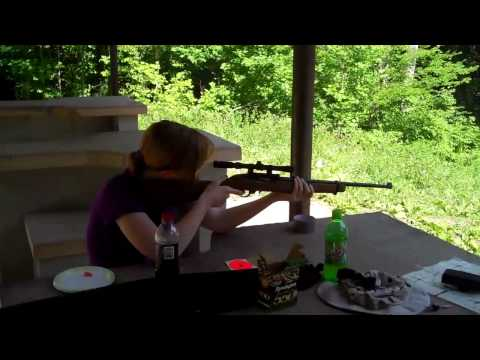 She can shoot the .22!!!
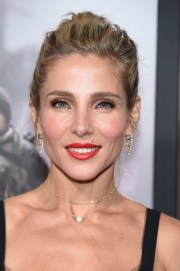 elsa pataky red lipstick - beauty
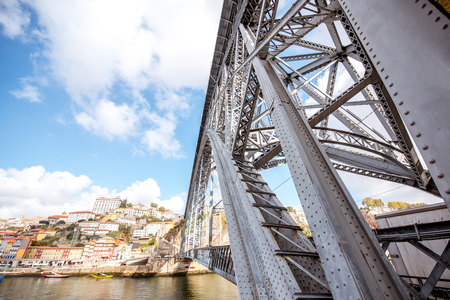 Landschapsmening over de beroemde ijzerbrug in Porto stad, Portugal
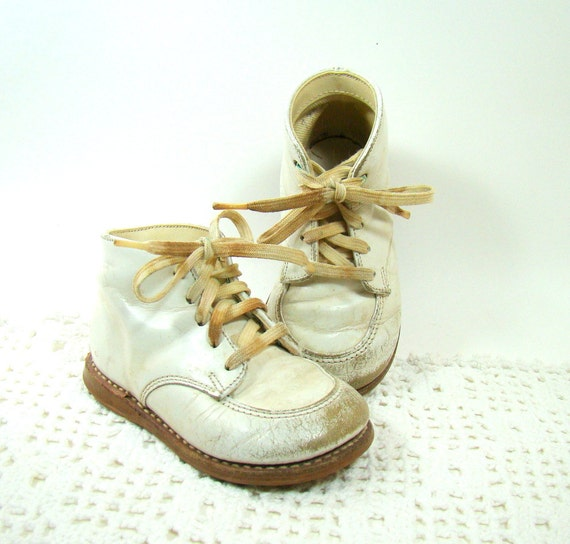 Vintage Leather Baby Shoes Lace Up High Tops White Leather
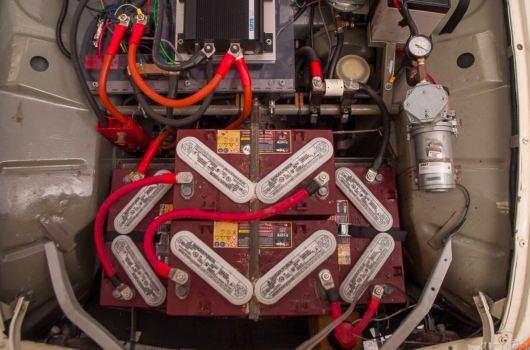 10 batteries assurent une autonomie de 100 kilomètres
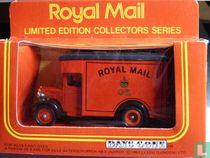 Large parcels van 'Royal Mail'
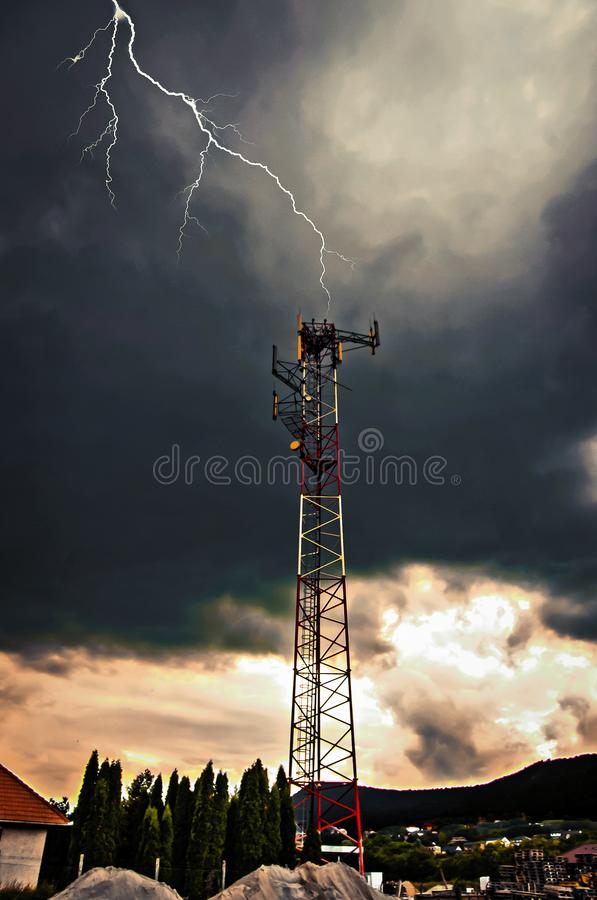 Blixt och tornet fotografering för bildbyråer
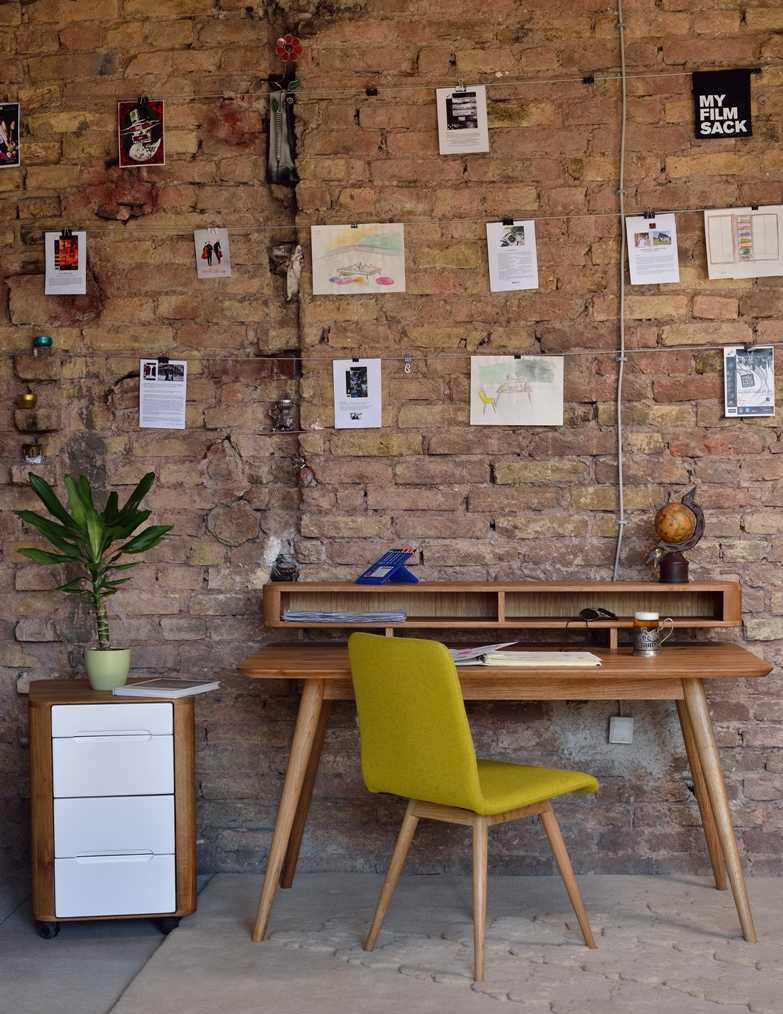 טולמנס שולחן כתיבה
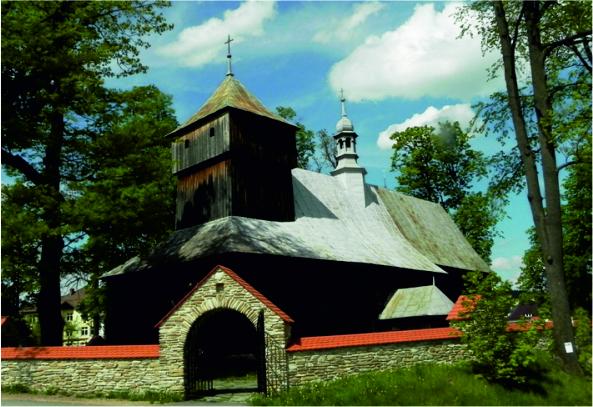 Kościół w Dobrej - widok z zewnątrz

****************

(Exercise description): Could you write out exactly the lines running from the one with "elsa pataky red lipstick - beauty" through the last line of the data above, both ends kept, and omit any picture?

(Solution for this task):
 elsa pataky red lipstick - beauty
 Landschapsmening over de beroemde ijzerbrug in Porto stad, Portugal
 Vintage Leather Baby Shoes Lace Up High Tops White Leather
 10 batteries assurent une autonomie de 100 kilomètres
 Large parcels van 'Royal Mail'
 Blixt och tornet fotografering för bildbyråer
 טולמנס שולחן כתיבה
 Kościół w Dobrej - widok z zewnątrz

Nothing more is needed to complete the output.